Nuclear Waste Storage by Gordon Edwards, Canadian Coalition for Nuclear Responsibility (CCNR)

Nuclear Waste Storage by Gordon Edwards, Canadian Coalition for Nuclear Responsibility (CCNR)

Fri, 12/20/2013 – 00:00

Nuclear proponents often argue that a permanent walk-away solution to the nuclear waste problem is required so as not to burden future generations. If such a solution is not available, however, then in fact future generations have already been burdened. In such a case NRC has a responsibility to address itself to the task of laying out a program of Rolling Stewardship that will make the burden manageable for future generations.

The NRC also has an obligation not to add to that burden unnecessarily. For this reason the NRC policy allowing licensees to use high burn-up fuels should be thoroughly reexamined and reconsidered with an opportunity for full public input.

In any event, the existing DGEIS is inadequate as a basis for NRC rulemaking.

CCNR recommends that NRC elaborate a set of rules and policies related to the concept of Rolling Stewardship as applied to the intergenerational management of irradiated nuclear fuel, including detailed mechanisms for transferring responsibility for managing the wastes from one generation to the next, mechanisms for funding the long-term management of the waste including monitoring, retrieval, recharacterization and repackaging of the waste and reinstructing each successive generation.

CCNR recommends that the current suspension of licensing decisions by

the NRC be continued indefinitely until the NRC has established detailed plans for the long term management of irradiated nuclear fuel that is not based on the unwarranted assumption that a safe permanent walk-away disposal method will become available within a few decades

CCNR finds that it is imprudent for NRC to base its entire analysis on the assumption that a geologic repository will become available within a few decades.

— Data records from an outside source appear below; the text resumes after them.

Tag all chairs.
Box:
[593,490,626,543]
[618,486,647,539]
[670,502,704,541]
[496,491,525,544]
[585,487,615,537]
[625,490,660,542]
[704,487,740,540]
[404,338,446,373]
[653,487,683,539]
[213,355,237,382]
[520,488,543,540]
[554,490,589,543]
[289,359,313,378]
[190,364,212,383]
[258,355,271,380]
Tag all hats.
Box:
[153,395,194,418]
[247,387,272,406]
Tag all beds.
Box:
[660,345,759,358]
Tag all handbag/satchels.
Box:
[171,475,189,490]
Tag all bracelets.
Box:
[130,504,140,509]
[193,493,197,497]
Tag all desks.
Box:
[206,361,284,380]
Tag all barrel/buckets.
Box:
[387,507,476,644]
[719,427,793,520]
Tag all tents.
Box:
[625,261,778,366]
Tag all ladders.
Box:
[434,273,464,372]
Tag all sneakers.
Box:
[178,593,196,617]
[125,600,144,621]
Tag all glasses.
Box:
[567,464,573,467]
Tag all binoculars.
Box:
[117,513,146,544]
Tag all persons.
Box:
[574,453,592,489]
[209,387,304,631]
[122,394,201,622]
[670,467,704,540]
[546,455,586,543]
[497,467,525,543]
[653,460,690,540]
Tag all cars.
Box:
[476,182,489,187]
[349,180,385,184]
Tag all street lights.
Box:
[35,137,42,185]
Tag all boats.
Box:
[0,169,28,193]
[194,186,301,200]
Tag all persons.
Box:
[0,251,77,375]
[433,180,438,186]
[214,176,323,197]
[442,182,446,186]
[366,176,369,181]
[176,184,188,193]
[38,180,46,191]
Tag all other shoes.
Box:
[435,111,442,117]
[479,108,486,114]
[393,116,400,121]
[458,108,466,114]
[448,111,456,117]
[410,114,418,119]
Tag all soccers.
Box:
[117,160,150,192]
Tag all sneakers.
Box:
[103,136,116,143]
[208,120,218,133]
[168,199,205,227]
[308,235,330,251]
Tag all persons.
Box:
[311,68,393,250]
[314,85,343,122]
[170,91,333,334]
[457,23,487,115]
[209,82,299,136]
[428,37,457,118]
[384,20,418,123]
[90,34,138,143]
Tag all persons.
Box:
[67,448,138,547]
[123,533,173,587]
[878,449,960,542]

To provide a thorough analysis of potential environmental impacts of spent fuel storage, NRC needs to analyze the consequences of an indeterminate delay in the availability of such a geologic repository, as well as the implications of such a repository never becoming available. Anything less than that would be tantamount to basing policy decisions on wishful thinking.

This text was submitted to the US Nuclear Regulatory Commission on December 20, 2013, by Gordon Edwards on behalf of the Canadian Coalition for Nuclear Responsibility. It addresses the nuclear waste question head-on.